We ended up at a family diner a few blocks from my office, the kind of place with red vinyl booths and laminated menus that hadn't changed since the eighties. It wasn't fancy, but it felt right somehow. Comfortable. Real.

Aria sat across from me, working on her club sandwich with the same focused attention she gave everything. I watched her, cataloging details the way I would a building site.

The way she tucked her hair behind her ear when it fell forward.

The small smile that played at her lips when she caught me looking. The elegant line of her neck, the delicate architecture of her collarbones visible above her sweater.

"So," she said, setting down her sandwich and fixing me with a look that made my pulse quicken. "I have a confession."

"Oh?"

"I didn't just come by to bring you lunch." She leaned forward slightly, and I caught a hint of her perfume—something light and floral that made me want to lean in closer.

"I wanted to see you, specifically. Specifically."

The way she said it, with that slight emphasis on the last word, sent heat straight through me.

"I'm glad you did."

"Are you?" She picked up her coffee, took a sip, her eyes never leaving mine. "Because I've been thinking about something."

"What's that?"

"Ronan and I... we had an amazing time together." She said it casually, but I saw the flush that crept up her neck, the way her pupils dilated slightly. "And Liam. And Julian. They've all been incredible."

I set down my sandwich, my appetite shifting to something else entirely.

"But?"

"But you're the one I met first." She leaned back, a challenge in her eyes now.

"You're the one who interviewed me, who gave me this job, who made me feel welcome. And I keep wondering..."

"Wondering what?"

"If you can top them."

The words hung in the air between us, a dare and an invitation all at once.

I felt something shift in my chest, that competitive edge sharpening to a fine point.

I'd always been driven, always needed to be the best at what I did.

It was what made me a good architect—that refusal to settle for anything less than perfect.

And right now, looking at Aria with that playful smile and those challenging eyes, I wanted to be perfect for her.

"Is that a challenge?" I asked, my voice dropping lower.

"Maybe." She bit her lip, and I wanted to bite it too. "Think you're up for it?"

I signalled for the check, my mind already racing ahead, calculating angles and possibilities. "Let's find out."

***

I drove us to a spot I knew, a secluded overlook on the outskirts of the city where I sometimes came when I needed to think.

The view was spectacular—you could see the entire downtown skyline, all those buildings I'd helped design or had studied, their lines and angles creating a geometric pattern against the sky.

But I wasn't thinking about architecture as I pulled into the empty lot and killed the engine.

Aria turned to me, and the look in her eyes made my blood run hot. "Here?"

"Here." I reached for her, pulling her across the centre console.
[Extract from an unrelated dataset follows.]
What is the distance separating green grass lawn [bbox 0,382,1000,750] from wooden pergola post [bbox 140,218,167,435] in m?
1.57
She came willingly, straddling my lap in the driver's seat, her knees on either side of my hips. The fit was tight, confined, but perfect. "Unless you want to wait."

"I don't want to wait." She ground down against me, and I groaned at the pressure, at the heat of her even through our clothes. "I've been thinking about this all morning."
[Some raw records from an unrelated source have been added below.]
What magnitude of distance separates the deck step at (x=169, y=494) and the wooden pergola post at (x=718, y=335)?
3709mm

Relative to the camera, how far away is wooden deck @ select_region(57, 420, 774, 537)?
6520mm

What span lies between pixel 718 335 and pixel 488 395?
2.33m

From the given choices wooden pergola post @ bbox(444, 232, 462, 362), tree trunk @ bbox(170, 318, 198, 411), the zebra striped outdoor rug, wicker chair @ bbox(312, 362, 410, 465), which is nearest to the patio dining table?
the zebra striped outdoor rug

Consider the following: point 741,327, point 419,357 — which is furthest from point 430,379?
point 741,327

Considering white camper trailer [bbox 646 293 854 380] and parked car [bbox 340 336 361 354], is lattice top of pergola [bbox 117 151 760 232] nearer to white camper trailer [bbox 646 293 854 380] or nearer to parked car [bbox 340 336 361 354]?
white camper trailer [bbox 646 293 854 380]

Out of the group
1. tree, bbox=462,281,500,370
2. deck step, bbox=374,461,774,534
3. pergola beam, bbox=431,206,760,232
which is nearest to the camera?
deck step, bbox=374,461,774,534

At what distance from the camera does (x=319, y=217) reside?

"Yeah?" I slid my hands up her sides, feeling the curve of her waist, the flare of her ribs. "What have you been thinking?"

"About how you'd feel." She rolled her hips again, and I gripped her harder, trying to maintain some semblance of control. "About how you'd touch me. About whether you'd be gentle or rough."

"What do you want?" I asked, my hands moving to her ass, pulling her tighter against me.

"Both." She leaned in, her lips brushing my ear. "Everything."

I kissed her then, hard and demanding, pouring six weeks of wanting into it. She kissed back just as fiercely, her hands in my hair, her body moving against mine in a rhythm that was going to drive me insane.

I'd always approached sex the way I approached architecture—with planning, precision, attention to detail. I liked to know the blueprint going in, to execute each step perfectly, to build towards a specific outcome. Control was important to me. Essential.

But Aria made me want to throw the blueprint out the window.